*** SUPPLIED DATA

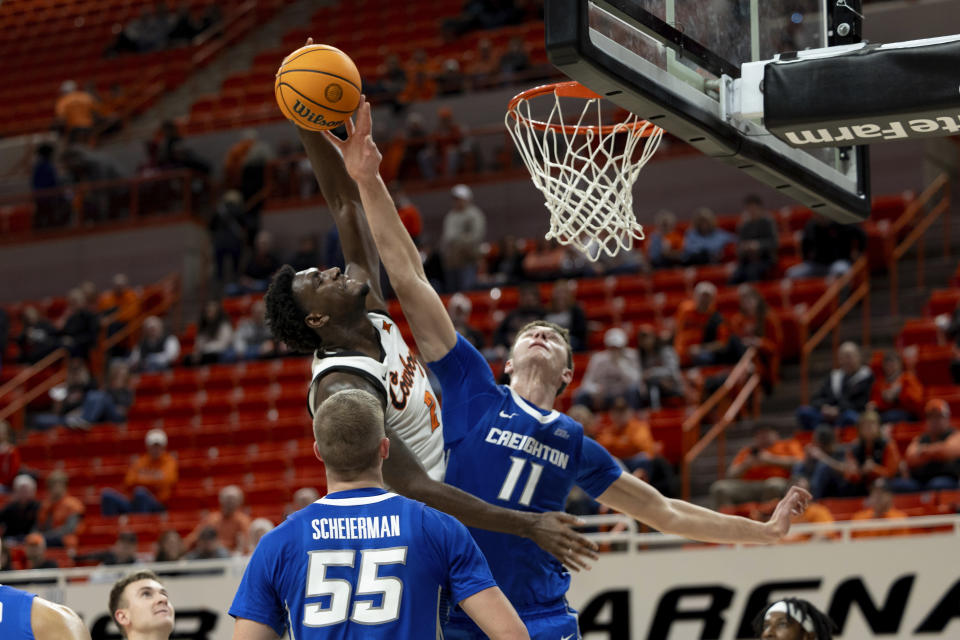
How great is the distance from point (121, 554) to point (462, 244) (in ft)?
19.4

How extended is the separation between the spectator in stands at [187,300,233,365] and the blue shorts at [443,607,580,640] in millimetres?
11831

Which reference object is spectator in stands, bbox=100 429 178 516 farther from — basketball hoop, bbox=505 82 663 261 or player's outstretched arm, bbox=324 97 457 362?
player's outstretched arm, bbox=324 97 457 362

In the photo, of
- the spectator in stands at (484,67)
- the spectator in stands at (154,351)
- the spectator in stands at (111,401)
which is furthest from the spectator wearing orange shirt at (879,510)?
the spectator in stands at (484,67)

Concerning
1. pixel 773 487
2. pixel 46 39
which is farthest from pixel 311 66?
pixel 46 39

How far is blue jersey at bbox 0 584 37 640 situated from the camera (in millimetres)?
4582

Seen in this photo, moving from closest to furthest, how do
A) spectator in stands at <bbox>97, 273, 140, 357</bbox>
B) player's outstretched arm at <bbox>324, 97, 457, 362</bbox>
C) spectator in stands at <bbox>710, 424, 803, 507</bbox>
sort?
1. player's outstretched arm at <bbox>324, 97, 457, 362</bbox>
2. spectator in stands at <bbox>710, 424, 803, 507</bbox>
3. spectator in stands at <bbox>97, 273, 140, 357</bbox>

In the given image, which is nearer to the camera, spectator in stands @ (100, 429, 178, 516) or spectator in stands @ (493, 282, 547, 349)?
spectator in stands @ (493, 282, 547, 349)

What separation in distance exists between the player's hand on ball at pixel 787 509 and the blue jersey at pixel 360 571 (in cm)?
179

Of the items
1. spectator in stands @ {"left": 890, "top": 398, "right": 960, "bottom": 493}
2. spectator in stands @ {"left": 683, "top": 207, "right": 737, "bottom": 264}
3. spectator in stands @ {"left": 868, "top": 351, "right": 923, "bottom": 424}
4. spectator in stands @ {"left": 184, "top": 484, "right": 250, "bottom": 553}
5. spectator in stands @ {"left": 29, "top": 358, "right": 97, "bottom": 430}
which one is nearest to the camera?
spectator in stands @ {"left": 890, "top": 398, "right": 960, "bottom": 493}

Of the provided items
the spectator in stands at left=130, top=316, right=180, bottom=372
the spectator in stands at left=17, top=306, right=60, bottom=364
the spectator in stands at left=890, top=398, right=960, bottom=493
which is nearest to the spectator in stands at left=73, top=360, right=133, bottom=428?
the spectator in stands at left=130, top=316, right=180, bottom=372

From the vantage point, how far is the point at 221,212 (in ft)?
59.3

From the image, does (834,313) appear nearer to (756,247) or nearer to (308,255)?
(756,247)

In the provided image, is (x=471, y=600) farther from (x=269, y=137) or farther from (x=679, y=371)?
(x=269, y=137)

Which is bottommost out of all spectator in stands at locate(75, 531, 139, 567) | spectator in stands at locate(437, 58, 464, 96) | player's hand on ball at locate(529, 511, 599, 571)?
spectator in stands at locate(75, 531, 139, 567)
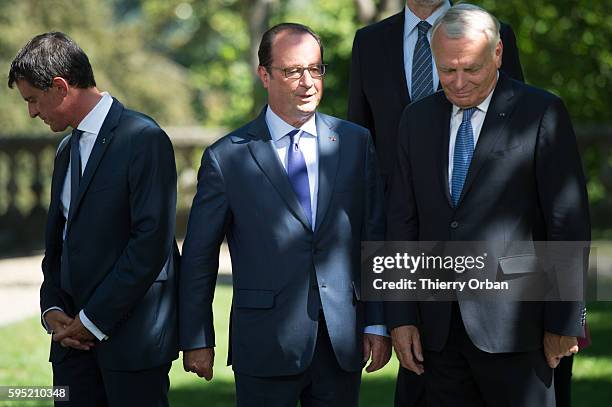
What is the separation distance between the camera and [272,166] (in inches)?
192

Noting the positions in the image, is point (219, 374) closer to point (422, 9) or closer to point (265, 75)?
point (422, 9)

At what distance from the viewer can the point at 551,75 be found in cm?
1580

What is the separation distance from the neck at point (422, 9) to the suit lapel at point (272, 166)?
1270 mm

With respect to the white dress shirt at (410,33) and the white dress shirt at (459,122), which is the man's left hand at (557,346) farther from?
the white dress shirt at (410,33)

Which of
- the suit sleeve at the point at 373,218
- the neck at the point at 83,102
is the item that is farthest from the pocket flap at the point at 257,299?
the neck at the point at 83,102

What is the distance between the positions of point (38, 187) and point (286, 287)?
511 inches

******

» STATED EXERCISE: Copy out the entries above word for word, from the line containing "What is the separation distance between" through the end of the entries, both ends included.

» TASK RESULT:
What is the separation distance between the camera and [272,166] (in inches)?
192

Noting the positions in the image, is point (219, 374) closer to point (422, 9) or closer to point (265, 75)?
point (422, 9)

At what distance from the viewer can the point at 551,75 be found in cm?
1580

What is the separation distance from the neck at point (422, 9) to the suit lapel at point (272, 166)?
1270 mm

With respect to the white dress shirt at (410,33) and the white dress shirt at (459,122), which is the man's left hand at (557,346) farther from?
the white dress shirt at (410,33)

Which of
- the suit sleeve at the point at 373,218
- the neck at the point at 83,102
is the item that is farthest from the pocket flap at the point at 257,299?
the neck at the point at 83,102

What is the distance between the positions of point (38, 187) and point (286, 287)?
511 inches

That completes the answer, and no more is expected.